**ОТРЫВОК:**
--*--

Для мужчин коренных народов края служба в Красной Ар¬мии была одним из каналов культурного взаимовлияния наро¬дов СССР, способствовала общему культурному развитию при¬зывников. В годы Великой Отечественной войны солдаты и офицеры из представителей народов  Северного Кавказа с честью воевали на фронтах войны, проложив, как и другие народы СССР, своей кровью нелегкий путь к победе. В защите Кавказа от немецких полчищ участвовало почти все гражданское  населения прифронтовых зон, не жалея ни сил, ни времени,  ни имущества.
Несомненно, быт народов Кавказа, в советское время, претерпел большие изменения. Медицинские и образовательные учреждения, школы и  детские площадки сыграли положительную роль в цивилизованном движении и разностороннем развитии горцев Кавказа. Однако постоянная борьба советской власти с культурным достоянием народов Кавказа, зачастую приводила к скрытому конфликту и формализации общественных отношений между обществом и властью. К тому процессы социалистических преобразований проходили неравномерно среди различных народов региона. Отстававшие от темпа коммунистических  реформ, а значит не вполне сознательные, в идеологическом плане народные массы следовало заклеймить и наказать, теми же  методами что и «врагов народа».

--*--

**ВЫБОРКА ЗАПИСЕЙ:**
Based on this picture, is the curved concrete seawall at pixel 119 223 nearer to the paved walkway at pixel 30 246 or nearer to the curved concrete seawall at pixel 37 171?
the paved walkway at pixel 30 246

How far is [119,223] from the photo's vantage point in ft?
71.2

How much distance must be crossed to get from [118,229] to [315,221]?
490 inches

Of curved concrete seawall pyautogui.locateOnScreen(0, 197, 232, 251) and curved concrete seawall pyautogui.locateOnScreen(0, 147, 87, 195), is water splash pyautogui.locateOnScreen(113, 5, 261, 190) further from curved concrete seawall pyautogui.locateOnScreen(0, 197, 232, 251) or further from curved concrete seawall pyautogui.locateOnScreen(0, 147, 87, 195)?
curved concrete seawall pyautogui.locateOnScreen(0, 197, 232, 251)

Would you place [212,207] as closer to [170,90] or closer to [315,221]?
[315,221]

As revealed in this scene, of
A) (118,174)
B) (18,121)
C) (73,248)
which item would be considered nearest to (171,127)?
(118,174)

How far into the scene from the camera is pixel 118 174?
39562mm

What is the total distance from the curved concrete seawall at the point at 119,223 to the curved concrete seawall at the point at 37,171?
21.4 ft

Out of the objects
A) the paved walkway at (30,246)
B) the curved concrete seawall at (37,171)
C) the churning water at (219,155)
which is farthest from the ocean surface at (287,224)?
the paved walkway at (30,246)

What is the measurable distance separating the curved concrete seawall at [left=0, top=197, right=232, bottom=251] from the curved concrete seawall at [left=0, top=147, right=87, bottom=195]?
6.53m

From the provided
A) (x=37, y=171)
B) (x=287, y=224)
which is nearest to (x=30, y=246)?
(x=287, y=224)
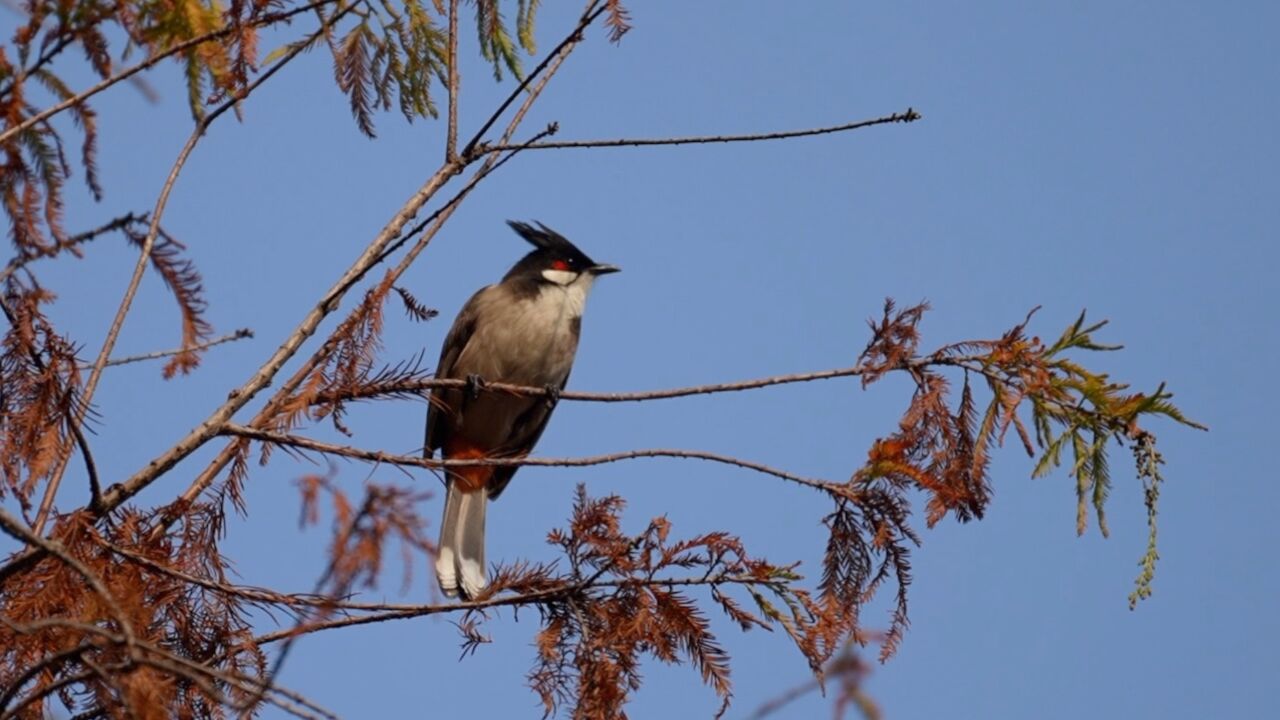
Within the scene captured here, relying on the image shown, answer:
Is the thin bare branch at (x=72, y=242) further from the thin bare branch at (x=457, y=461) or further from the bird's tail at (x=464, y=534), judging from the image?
the bird's tail at (x=464, y=534)

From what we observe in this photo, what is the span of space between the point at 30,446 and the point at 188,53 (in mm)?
917

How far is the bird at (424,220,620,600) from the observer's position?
5719 mm

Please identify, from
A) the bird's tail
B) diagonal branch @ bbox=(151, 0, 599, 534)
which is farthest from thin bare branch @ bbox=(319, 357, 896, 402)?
the bird's tail

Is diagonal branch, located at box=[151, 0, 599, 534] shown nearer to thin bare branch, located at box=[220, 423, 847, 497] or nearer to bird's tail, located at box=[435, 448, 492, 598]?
thin bare branch, located at box=[220, 423, 847, 497]

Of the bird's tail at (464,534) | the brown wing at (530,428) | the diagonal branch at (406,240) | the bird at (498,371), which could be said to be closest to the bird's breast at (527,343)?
the bird at (498,371)

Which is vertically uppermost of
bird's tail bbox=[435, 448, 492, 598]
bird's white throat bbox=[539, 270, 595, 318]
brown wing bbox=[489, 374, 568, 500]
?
bird's white throat bbox=[539, 270, 595, 318]

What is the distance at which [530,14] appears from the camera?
3.98 meters

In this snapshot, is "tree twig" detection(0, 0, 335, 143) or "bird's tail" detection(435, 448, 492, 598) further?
"bird's tail" detection(435, 448, 492, 598)

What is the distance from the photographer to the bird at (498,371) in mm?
5719

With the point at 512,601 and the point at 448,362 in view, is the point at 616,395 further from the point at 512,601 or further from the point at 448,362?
the point at 448,362

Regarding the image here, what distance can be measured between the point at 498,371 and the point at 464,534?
2.32 ft

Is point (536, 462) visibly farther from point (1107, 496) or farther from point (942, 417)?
point (1107, 496)

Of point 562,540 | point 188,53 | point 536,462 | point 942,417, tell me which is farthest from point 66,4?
point 942,417

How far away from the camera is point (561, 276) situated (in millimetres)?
6379
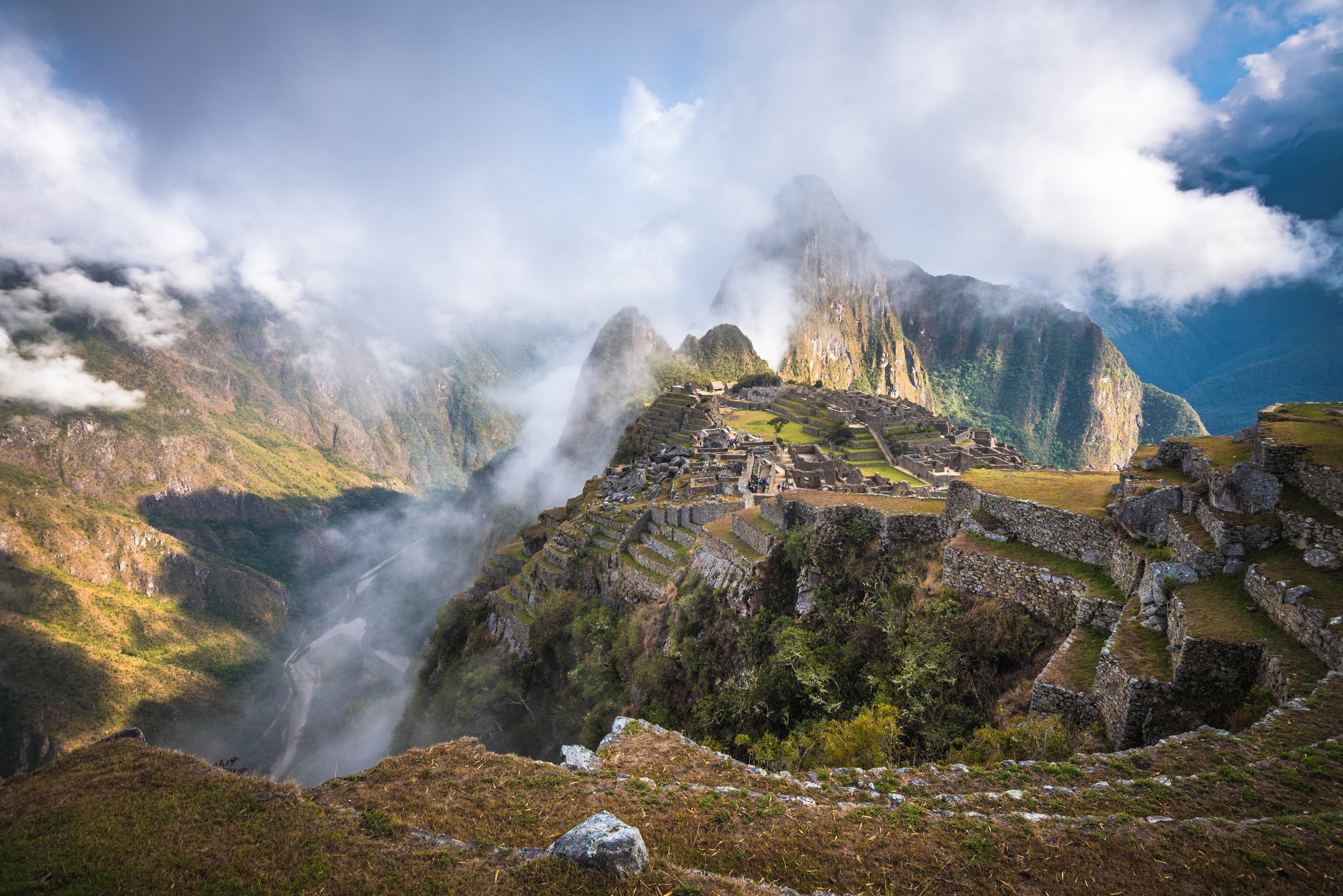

--*--

**ЗАДАНИЕ:** Пожалуйста, подхватите отрывок о народах Кавказа в советское время и продолжите его после последнего предложения. Записи никак не связаны с отрывком.

**ИТОГОВЫЙ ОТВЕТ:**
Когда поражение немцев в Великой Отечественной Войне стало очевидным,   правительство  Советского Союза, во главе с И.В. Сталиным подготовило и осуществило беспрецедентные, по своей бесчеловечности  репрессивные санкции,  против     народов Кавказа.   По прихоти великого «кормчего» и верхушки Советской  власти. С Северного Кавказа были высланы  в холодные степи средней Азии и Казахстана следующие народы: чеченцы, ингуши, балкарцы, карачаевцы. Представителей репрессированных народов, которых по каким - то причинам не удалось погрузить в вагоны для перевозки скота, специально предоставленные для выселения народов,  расстреляли без суда и следствия. Лишенные гражданских прав репрессированные народы, как и высланные казаки, крымские татары, турки - месхетинцы и немцы Приволжья, были обречены «народной властью» на гибель. Справедливости ради нельзя не указать, что большинство из высланных народов проповедовала Ислам.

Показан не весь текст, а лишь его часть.